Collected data
—————

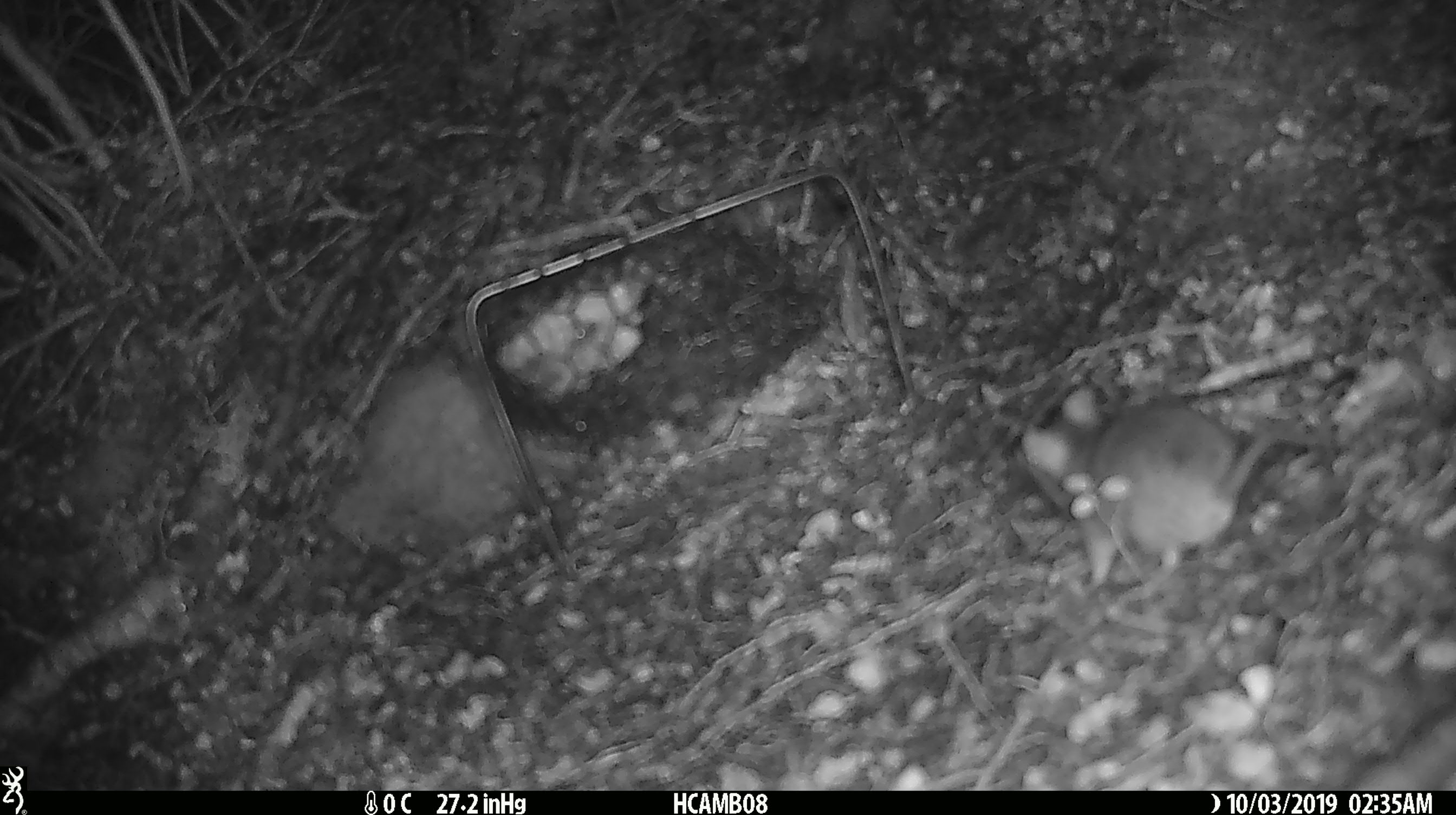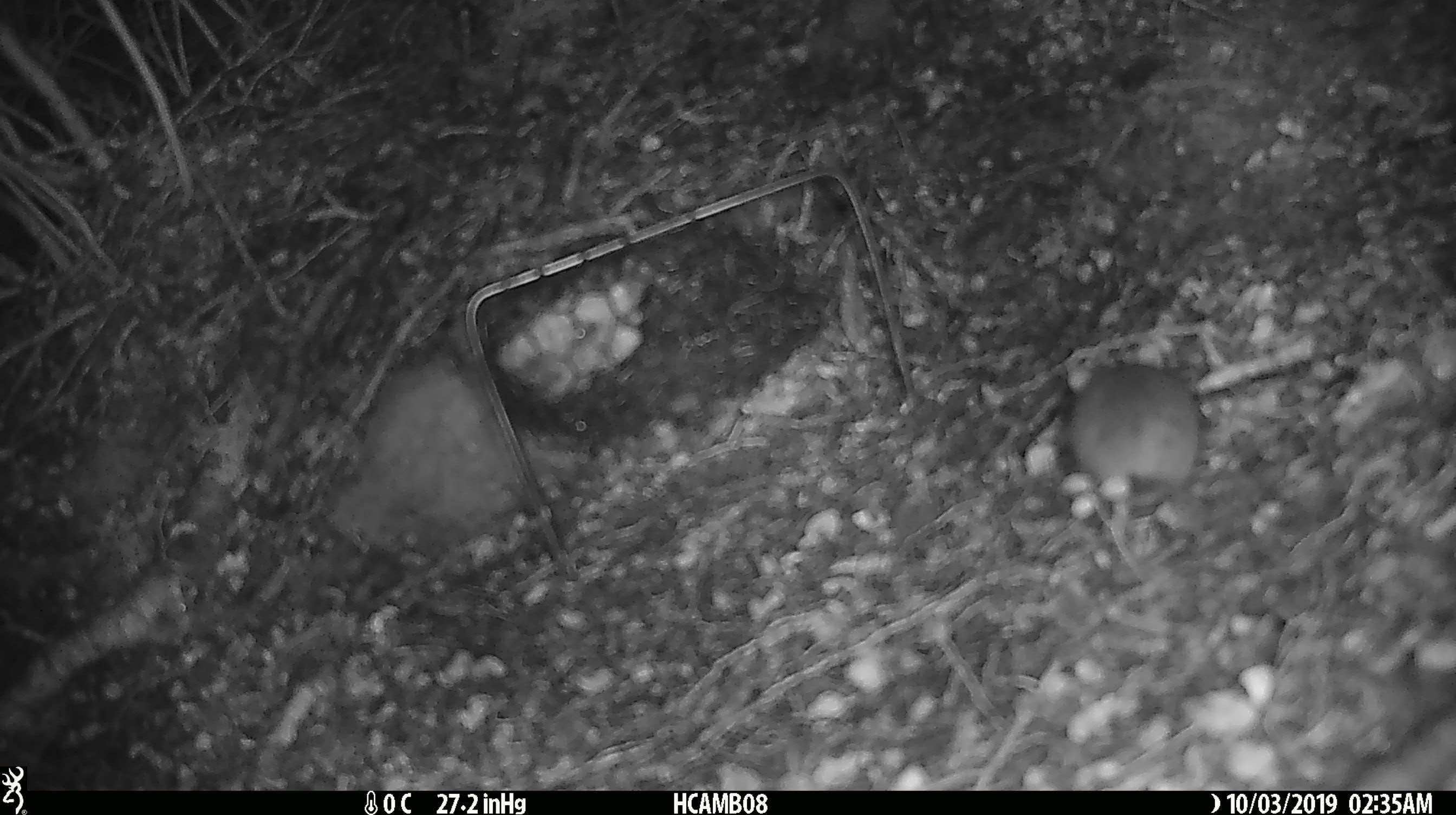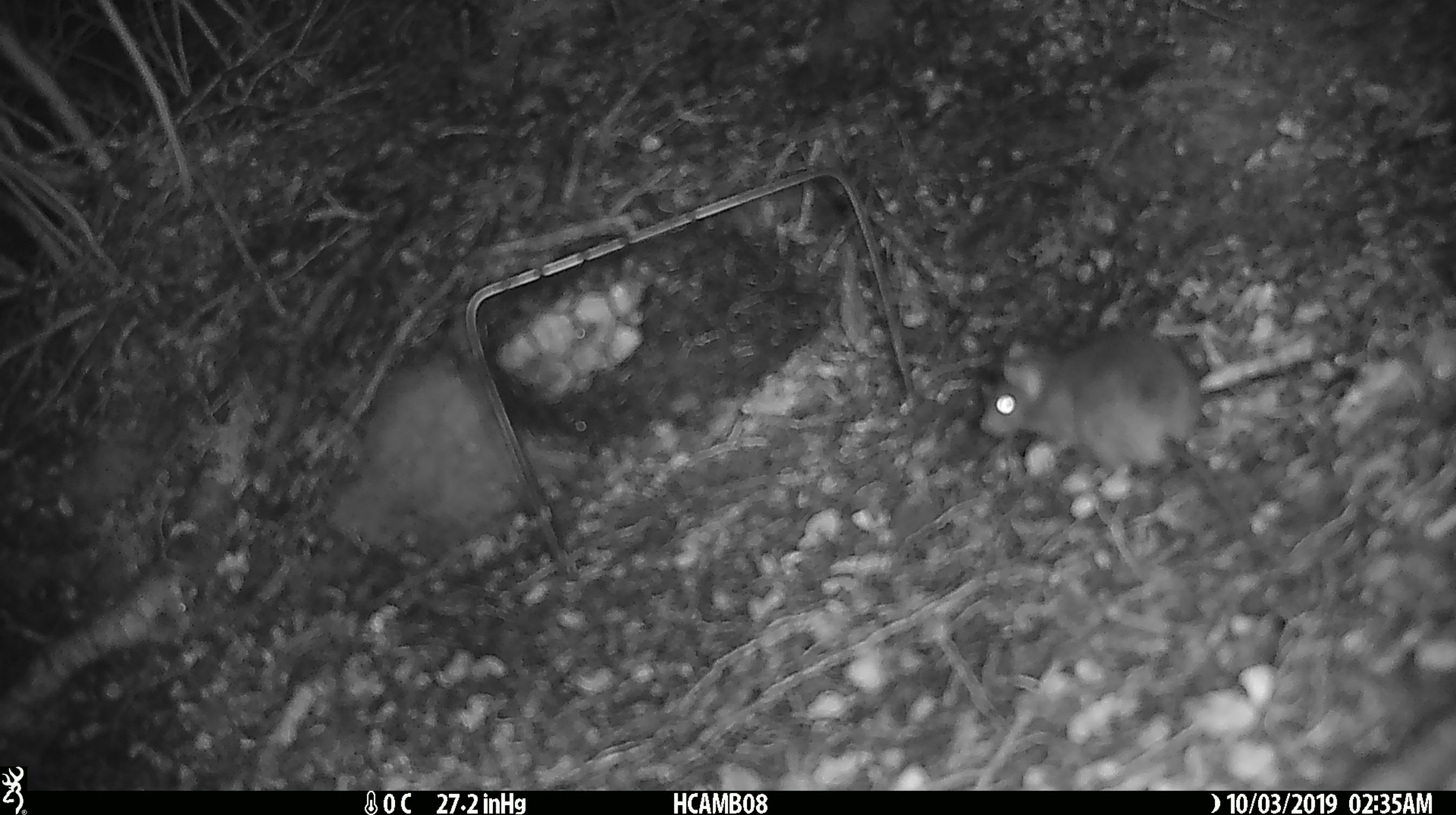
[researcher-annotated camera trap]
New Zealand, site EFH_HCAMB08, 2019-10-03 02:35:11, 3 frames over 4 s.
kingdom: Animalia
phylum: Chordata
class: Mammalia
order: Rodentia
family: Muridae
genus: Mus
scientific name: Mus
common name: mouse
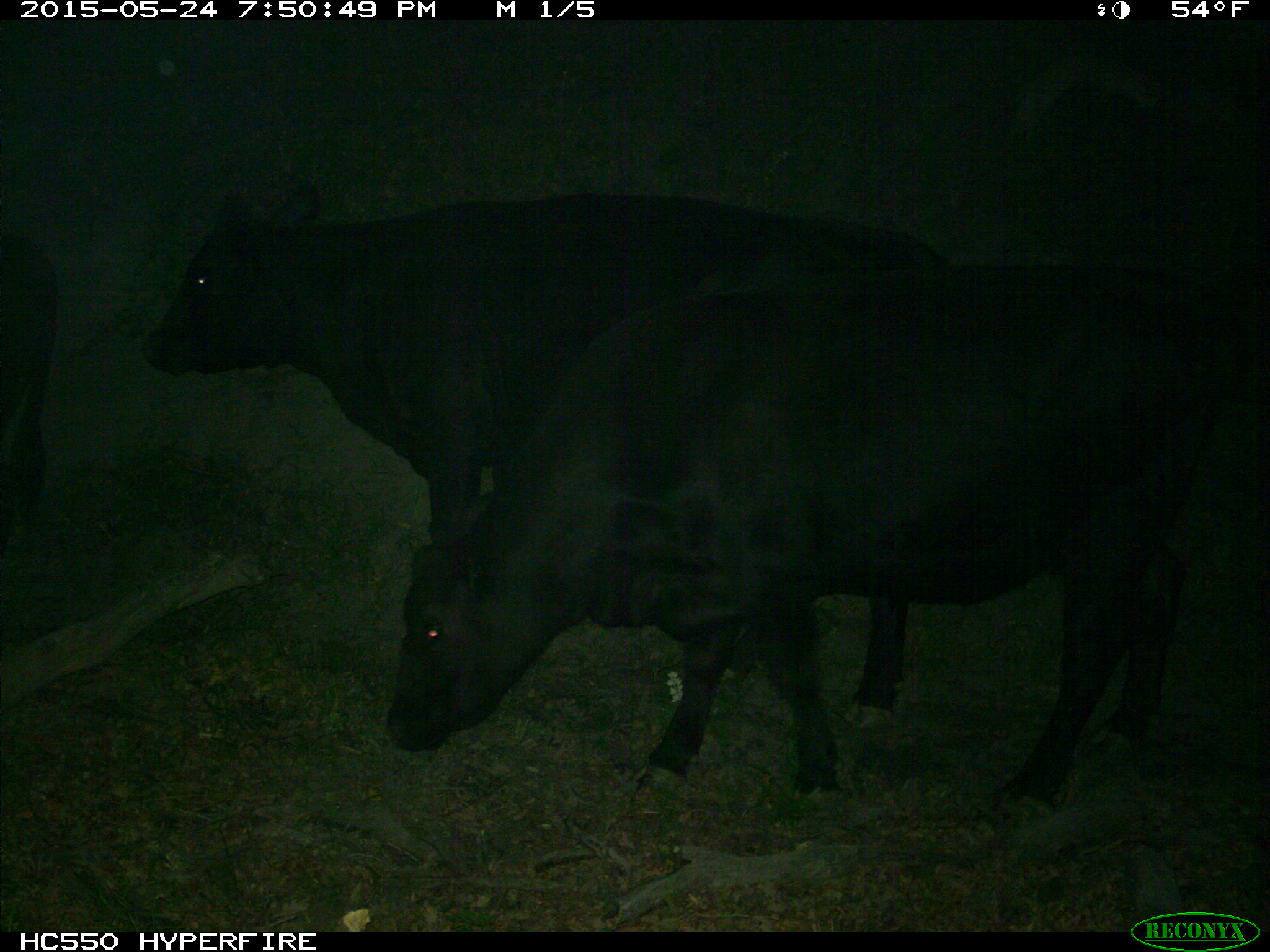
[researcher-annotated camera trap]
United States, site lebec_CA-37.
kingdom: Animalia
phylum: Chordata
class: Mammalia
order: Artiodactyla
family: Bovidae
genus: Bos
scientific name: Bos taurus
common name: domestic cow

—————

**Assignment:**
Only the lines from the one containing "scientific name: Mus" through the final line of the data are to be written out, exactly as they stand and without pictures.

**Task output:**
scientific name: Mus
common name: mouse
[researcher-annotated camera trap]
United States, site lebec_CA-37.
kingdom: Animalia
phylum: Chordata
class: Mammalia
order: Artiodactyla
family: Bovidae
genus: Bos
scientific name: Bos taurus
common name: domestic cow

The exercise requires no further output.